Explainable Survival Analysis

for Urothelial Cancer

More Info
expand_more

Abstract

Survival analysis is a statistical method used to predict when an event will occur. Machine learning survival models have been used in many cancer studies. However, machine learning models may not always be interpretable. The current lack of research for explainable survival analysis for urothelial cancer prompted this study. This study offers an insight into the generalizability and explainability of machine learning models for urothelial cancer. We also determine how we can make the models interpretable in the presence of collinearity. In this study, we compared the performance of the models; Rank Linear Support Vector Machine (SVM), Rank Kernel SVM, Coxnet, Random Survival Forest (RSF), and Gradient Boosting (Gboost). We used the Memorial Sloan Kettering (MSK) and The Cancer Genome Atlas (TCGA) datasets.

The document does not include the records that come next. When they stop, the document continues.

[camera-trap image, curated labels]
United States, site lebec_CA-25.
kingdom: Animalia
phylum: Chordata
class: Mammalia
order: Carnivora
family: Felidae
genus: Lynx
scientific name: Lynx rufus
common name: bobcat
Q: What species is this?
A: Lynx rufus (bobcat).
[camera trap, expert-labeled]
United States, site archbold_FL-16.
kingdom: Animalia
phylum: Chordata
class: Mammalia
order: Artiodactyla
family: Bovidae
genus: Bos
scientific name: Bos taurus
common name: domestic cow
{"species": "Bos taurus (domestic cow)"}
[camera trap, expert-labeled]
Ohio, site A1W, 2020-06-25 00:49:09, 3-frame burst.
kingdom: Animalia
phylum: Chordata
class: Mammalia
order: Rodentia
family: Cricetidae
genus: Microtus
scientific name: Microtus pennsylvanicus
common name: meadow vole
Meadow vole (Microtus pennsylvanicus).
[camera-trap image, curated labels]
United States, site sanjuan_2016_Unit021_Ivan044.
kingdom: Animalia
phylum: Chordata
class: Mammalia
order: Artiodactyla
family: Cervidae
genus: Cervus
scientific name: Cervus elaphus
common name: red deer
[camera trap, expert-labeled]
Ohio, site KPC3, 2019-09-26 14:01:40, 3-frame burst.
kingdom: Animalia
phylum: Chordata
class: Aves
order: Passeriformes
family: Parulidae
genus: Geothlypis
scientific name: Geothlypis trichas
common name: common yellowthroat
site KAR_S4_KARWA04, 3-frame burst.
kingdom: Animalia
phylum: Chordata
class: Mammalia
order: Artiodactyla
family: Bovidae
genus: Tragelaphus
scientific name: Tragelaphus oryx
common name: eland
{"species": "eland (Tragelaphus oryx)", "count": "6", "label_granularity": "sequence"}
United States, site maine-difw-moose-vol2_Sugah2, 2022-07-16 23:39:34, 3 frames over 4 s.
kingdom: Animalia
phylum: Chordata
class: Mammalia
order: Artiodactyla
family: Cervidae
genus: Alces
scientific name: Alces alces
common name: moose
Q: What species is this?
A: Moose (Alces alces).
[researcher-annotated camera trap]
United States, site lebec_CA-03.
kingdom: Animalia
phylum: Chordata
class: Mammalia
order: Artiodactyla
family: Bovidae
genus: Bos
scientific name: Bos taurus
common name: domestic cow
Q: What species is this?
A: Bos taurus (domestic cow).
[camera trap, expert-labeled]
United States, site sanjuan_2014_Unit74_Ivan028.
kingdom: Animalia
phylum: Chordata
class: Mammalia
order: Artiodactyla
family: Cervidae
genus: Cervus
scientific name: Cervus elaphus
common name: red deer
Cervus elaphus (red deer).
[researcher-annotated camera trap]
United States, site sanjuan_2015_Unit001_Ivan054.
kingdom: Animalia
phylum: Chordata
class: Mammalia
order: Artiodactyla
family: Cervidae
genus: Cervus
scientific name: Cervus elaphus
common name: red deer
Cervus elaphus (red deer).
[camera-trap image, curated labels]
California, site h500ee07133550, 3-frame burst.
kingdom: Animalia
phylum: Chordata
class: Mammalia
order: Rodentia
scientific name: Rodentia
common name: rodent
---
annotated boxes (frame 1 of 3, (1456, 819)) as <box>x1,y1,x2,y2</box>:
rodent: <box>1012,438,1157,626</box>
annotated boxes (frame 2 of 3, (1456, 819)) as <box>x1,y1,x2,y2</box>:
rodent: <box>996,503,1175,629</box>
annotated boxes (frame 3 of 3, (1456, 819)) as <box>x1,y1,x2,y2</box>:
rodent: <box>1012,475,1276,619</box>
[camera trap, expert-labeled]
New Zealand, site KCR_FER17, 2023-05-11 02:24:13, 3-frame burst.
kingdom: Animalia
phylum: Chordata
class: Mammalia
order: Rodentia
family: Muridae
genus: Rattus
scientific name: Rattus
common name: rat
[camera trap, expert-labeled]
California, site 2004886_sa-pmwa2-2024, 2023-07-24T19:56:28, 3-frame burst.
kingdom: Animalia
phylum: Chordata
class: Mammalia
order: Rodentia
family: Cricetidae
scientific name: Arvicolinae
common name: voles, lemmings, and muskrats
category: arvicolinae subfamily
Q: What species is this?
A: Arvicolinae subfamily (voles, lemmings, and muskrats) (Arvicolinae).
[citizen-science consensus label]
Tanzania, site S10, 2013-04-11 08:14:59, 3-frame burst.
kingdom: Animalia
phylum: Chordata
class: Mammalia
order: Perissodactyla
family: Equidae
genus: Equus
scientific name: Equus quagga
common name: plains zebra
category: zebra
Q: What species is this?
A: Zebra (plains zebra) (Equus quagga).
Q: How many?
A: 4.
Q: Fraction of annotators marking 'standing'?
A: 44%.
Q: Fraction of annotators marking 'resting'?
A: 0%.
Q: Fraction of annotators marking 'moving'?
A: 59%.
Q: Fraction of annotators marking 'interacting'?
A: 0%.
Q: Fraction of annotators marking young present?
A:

We used gene expression variables and clinical variables to train our models. We evaluated these models based on the C-index. We used Permutation Feature Importance (PFI), a model-agnostic method, to explain our models and used Principal Component Analysis (PCA) to deal with collinearity. We determined that the best linear model was Rank Linear SVM (C-index = 0.58) and the best non-linear model was RSF (C-index = 0.63). Using PFI showed that some of the top-most important genes were expressed in urothelial cancer, one of them even being a prognostic marker. With PCA, we were able to deal with collinearity, and the performance using PCA was comparable to models not using it. PFI with PCA showed that processes exhibited in the top genes were prevalent in cancer.